The back story that results in the walking isn’t anything special (I’ll get to the other one in a minute, I promise). Boy graduates from college, goes through the motions, is vaguely dissatisfied and doesn’t want to live a life of regret later down the road, moves to Berlin, parties, learns a lot about the local art scene, parties some more, and ends up committing to walking the Camino de Santiago with an author buddy (Tom Bissell).
They walk the Camino. There is petty arguing, blisters (boy howdy are there blisters), interesting people met, and some thoughts on pilgrimaging (no red squiggle, so I guess that’s a word?). Along the way, Lewis-Kraus hears about another pilgrimage, this one in Japan.
So he walks around the island of Shikoku visiting Buddhist temples. After the first week walking with his uber-cool grampa Max, Lewis-Kraus is alone. In the rain. Parts are interesting, but I didn’t care for the stuff about not wanting to see anything historical and reflections on travel writing that doesn’t even discuss travel (you had to have been there). I’m not a big fan of traveling to not experience anything (nothing annoys me more than people talking about how hard they partied while they were in Italy/France/Mexico/etc…I think it’s a ridiculous waste of money to do the same thing you could do at home…not that this is what Lewis-Kraus does, it’s just a bad example that I’m using). Anyways. Middle part of book=Japan.

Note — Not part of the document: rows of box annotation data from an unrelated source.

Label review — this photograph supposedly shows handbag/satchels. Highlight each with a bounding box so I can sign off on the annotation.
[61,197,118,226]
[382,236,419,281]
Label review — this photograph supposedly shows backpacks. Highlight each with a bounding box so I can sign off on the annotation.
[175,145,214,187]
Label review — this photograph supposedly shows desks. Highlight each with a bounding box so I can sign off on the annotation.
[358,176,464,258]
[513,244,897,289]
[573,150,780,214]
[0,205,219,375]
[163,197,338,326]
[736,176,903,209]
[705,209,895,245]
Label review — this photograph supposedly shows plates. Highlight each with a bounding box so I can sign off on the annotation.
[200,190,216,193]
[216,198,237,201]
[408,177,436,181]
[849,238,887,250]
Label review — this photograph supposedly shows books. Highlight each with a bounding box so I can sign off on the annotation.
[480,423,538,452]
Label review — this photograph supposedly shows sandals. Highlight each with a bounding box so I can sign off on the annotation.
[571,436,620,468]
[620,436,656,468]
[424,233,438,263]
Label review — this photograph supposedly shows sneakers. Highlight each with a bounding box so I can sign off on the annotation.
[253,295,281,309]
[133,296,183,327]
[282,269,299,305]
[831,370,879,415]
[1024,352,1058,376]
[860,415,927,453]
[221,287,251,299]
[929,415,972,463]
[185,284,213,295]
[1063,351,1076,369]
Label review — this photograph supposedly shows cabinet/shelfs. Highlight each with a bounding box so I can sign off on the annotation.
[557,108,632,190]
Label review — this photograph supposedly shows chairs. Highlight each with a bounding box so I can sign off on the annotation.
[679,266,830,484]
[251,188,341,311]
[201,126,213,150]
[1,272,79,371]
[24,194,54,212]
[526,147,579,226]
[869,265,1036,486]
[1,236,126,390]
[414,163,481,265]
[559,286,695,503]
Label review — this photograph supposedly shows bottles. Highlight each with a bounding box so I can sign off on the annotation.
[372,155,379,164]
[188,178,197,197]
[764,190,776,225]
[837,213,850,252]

After Japan, hooked on the pilgrimage gig (and evidently still not knowing what to do with himself other than write a book for which he needs more fodder), and feeling dissatisfied with his relationship with his father, he gets his dad and little brother (who isn’t so little) to commit to a journey to the Ukraine to take part in an annual pilgrimage (minus the walking) to the tomb of a Jewish mystic whose name I have already forgotten. This time the goal is to reestablish a connection with his father.
Running through the whole pilgrimage/why people go pilgrimaging theme is the on-going conflict Lewis-Kraus has with his father. His father, a rabbi, came out when Lewis-Kraus was a teen and left the family for his lover. While Lewis-Kraus has no problems with the fact that his father is gay, it’s the lies and me-me-me attitude that have bothered him for years. Lewis-Kraus alternately commiserates with and whines (yes, whines) about his dad. It’s alternately interesting and then annoying. But I still think it makes for a much better back story than Wild. Because I thought all Strayed did was whine. And talk about sex. Lewis-Kraus admits to feeling decidedly unsexy during his pilgrimages. Hallelujah.

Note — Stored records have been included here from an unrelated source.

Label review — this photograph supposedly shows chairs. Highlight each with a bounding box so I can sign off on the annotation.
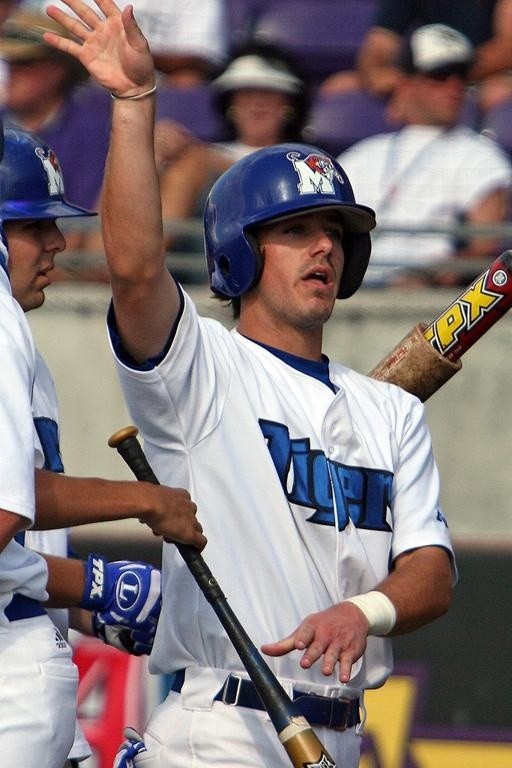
[0,0,512,251]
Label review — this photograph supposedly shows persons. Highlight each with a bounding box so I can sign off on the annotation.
[2,0,510,299]
[30,465,207,551]
[1,122,163,768]
[0,275,82,766]
[39,1,461,768]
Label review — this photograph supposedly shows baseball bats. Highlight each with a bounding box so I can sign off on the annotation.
[367,251,511,404]
[109,426,339,768]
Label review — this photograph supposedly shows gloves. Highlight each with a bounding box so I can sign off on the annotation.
[81,551,163,655]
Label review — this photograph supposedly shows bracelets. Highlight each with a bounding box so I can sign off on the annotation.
[342,589,401,639]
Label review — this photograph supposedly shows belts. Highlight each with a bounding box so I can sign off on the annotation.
[169,667,366,731]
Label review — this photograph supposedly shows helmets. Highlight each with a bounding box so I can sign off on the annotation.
[0,120,100,228]
[202,141,376,301]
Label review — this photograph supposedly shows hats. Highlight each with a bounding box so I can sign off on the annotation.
[400,22,485,78]
[208,50,302,96]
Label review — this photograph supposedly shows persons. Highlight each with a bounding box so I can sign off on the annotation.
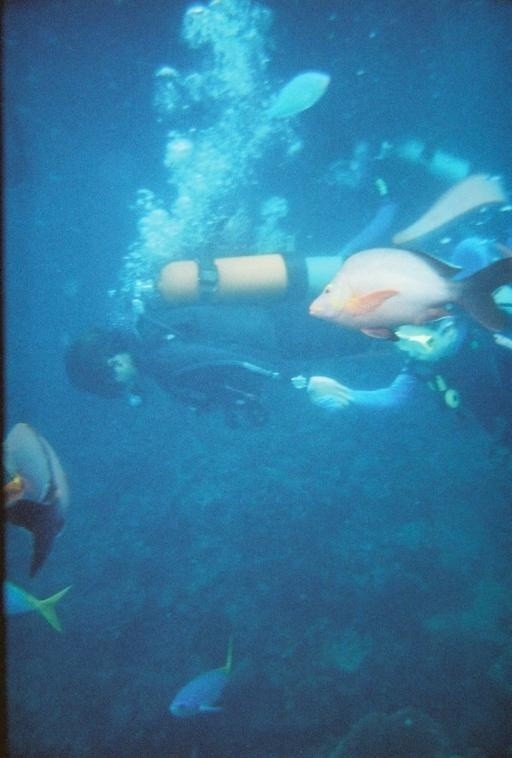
[63,302,411,428]
[309,285,512,454]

Also. Lewis-Kraus uses some majorly interesting words without coming across as all pretentious. Feuilletonist was by far the best, with marmoreal and flocculent being runner-ups. He does get a little angsty, and uppity about travel writers, and snarky about the whole pilgrimage gig at times (although I’d be snarky, too, if I was slogging through the rain for days on end), but I still enjoyed the book. In fact, I enjoyed it 10 bajillionity more times than I did that other book about walking/hiking/soul-searching. Although, if anyone would like to write a book about walking without the soul-searching I’d be even happier.